Seit mehr als einem Jahrzehnt ist der 1936 in Louisiana geborene Schriftsteller in Deutschland nicht mehr verlegt worden. Umso mehr freut sich die versammelte Krimigemeinde, dass Heyne diesem Missstand ein Ende setzen will. Mit nichts weniger als mit Cormack McCarthys Klassiker „No Country for Old Men“ vergleicht Naegele die Regengötter – und hat damit, wenn nicht in puncto Konstruktion, so doch in puncto Ton, absolut recht.

Mit alttestamentarischer Wucht

Die Regengötter drehen sich um eine ganze Reihe von handelnden Personen, die mit alttestamentarischer Wucht ihrer Wege gehen, die ihre Prinzipien haben und für diese Prinzipien notfalls sterben und sterben lassen. Und der Roman dreht sich um eine Reihe von Figuren, die ganz ohne Prinzipien zerstören, vernichten und töten, was ihnen in die Quere kommt.

Im Mittelpunkt steht der über 70-jährige Sheriff Hackberry Holland, der den Mord an neun thailändischen Frauen aufklären muss. Die Opfer wurden von Kugeln aus einer Maschinenpistole durchsiebt und von einem Bulldozzer verscharrt. Hinter dem Massaker stecken die Drogenmafia und ein bigotter Killer, Jack Collins mit Namen, der sich selber Preacher nennt. Es beginnt ein blutiger Wettlauf, an dessen Ende der Preacher seine gerechte Strafe bekommt. Oder etwa doch nicht?

Starke Frauen

Burke zeichnet seine Figuren mit großer Schärfe – und er hütet sich davor, in ein allzu einfaches Gut-Böse-Schema zu verfallen. Hackberry Holland ist im Korea-Krieg gefoltert worden, hat später gesoffen, gehurt und ist auch im Alter bereit, Fünfe grade sein zu lassen: Der Mann macht – und das ist wörtlich zu verstehen – im Zweifel keine Gefangenen.
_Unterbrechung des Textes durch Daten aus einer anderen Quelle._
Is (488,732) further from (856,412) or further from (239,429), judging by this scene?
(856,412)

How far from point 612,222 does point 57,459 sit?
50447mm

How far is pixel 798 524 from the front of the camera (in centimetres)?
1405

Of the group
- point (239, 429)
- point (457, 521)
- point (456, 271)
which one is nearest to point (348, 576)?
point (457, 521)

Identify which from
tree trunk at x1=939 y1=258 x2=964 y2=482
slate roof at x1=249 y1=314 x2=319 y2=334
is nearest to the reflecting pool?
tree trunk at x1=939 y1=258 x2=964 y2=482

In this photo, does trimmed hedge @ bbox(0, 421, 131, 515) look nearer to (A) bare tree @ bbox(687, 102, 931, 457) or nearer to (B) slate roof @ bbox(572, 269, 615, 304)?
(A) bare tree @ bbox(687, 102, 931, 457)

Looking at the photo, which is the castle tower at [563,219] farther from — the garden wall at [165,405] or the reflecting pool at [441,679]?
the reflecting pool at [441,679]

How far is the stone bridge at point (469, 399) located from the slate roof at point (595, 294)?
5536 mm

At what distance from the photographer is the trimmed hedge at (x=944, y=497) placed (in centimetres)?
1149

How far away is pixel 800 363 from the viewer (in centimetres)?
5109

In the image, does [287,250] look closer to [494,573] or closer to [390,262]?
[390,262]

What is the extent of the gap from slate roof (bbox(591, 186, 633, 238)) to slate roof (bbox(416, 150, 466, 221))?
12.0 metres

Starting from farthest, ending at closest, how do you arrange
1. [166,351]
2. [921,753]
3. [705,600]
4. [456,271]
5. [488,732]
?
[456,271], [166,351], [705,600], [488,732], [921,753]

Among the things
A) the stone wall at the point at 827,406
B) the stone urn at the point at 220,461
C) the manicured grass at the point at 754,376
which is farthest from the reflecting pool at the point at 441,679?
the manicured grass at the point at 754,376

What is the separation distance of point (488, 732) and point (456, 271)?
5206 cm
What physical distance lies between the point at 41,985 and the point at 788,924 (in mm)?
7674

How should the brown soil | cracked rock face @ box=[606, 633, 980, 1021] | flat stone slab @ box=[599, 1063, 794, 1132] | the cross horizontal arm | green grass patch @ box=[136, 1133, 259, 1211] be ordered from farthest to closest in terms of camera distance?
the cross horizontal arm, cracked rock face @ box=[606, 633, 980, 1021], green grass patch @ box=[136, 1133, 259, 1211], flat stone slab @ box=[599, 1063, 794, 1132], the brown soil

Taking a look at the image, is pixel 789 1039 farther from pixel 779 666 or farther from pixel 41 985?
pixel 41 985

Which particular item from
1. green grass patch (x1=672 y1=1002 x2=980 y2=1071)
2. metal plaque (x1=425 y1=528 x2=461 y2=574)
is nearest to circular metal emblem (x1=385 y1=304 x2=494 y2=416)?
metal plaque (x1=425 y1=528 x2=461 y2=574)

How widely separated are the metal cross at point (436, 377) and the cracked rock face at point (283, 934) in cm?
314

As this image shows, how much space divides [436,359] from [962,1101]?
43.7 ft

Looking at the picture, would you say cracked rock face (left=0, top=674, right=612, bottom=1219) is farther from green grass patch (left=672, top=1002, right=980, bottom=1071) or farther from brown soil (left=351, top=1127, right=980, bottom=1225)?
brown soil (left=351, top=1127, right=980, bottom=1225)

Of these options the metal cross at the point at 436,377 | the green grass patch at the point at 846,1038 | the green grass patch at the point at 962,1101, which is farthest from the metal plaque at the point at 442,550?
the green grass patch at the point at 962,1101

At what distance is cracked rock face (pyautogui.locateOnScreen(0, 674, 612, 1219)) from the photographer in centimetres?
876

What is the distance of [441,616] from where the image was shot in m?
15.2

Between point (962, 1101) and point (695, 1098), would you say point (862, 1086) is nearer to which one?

Pam Tibbs, seine Deputy, die ihn anhimmelt, neigt zu völlig überzogenen Gewaltausbrüchen. Jack Collins verschont potenzielle Opfer, obwohl die ihm gefährlich werden können. Und dann sind da noch starke Frauen wie die Sängerin Vikki Gaddis („Das nächste Mal mach ich dich alle, du Arschgesicht“, schreit sie den Preacher an) und Esther Nolan, die Frau eines Nachtclubbesitzers, die sich in dieser gewalttätigen und blutrünstigen Männerwelt behaupten.

Geschrieben hat das Ganze ein Mann, der ein bisschen aussieht wie Ronald Reagan. Allerdings ein Reagen mit Intelligenz und Empathie und großer Würde – ganz so, wie die guten unter seinen Figuren. Oder was immer man in diesem großen Stück Gegenwartsliteratur auch als „gut“ bezeichnen mag.

James Lee Burke: „Regengötter“. Aus dem Englischen von Daniel Müller. Heyne, München 2014. Paperback, 672 Seiten, 16,99 Euro. Auch als E-Book, 13,99 Euro.